The European Court of Justice has ruled against Ireland in a case involving a wind farm project in Co Galway where a landslide killed 50,000 fish in 2003.
The court said that a proper environmental impact assessment should have been carried out before the project proceeded.
This ruling relates to the Derrybrien wind farm project, the biggest ever wind farm in Ireland at the time and one of the largest in Europe.
Today's ruling will have major implications for the way the Government has allowed other projects to proceed before full environmental checks required under EU law have been carried out.
In October 2003 a landslide at Derrybrien dislodged 450,000 cubic metres of peat over a 32km area, polluting a river and killing 50,000 fish.
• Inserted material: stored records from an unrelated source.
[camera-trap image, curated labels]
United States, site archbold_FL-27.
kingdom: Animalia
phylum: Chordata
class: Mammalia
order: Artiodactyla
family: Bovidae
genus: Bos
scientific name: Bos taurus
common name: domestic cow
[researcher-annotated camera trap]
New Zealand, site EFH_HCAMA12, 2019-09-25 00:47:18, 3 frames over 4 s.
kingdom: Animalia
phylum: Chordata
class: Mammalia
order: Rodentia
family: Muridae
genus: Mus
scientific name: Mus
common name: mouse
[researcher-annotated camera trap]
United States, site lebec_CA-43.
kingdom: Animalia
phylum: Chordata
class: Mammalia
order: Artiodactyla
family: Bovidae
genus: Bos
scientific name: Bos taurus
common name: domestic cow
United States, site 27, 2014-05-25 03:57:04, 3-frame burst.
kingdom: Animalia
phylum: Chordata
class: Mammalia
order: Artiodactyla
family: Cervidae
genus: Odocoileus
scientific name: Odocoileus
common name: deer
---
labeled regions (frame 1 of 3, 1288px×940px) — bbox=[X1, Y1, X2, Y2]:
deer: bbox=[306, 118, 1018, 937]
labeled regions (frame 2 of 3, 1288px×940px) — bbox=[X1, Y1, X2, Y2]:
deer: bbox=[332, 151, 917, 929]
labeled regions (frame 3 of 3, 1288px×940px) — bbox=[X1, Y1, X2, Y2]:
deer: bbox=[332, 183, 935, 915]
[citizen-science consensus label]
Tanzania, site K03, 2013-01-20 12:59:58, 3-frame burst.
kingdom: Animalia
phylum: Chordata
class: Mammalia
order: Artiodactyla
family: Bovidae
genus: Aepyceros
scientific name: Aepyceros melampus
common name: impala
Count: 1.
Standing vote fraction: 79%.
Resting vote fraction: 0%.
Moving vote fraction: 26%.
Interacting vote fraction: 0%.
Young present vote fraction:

The Government argued that this was caused by poor construction work, but the court found that it was because a proper environmental impact assessment or EIA had not been carried out.
The ruling covers other cases where an EIA was done only after works began. These include quarry developments in Offaly, Galway, Waterford, Clare and Monaghan; pig-rearing, peat-extraction and wood-processing enterprises in other counties; a hotel in Kildare which received retention permission only after it was built; and a convention centre in Citywest where work began without proper planning approval.
The court ruled that retention permission can be applied only in exceptional circumstances and argued in effect that the application of Irish law was too loose.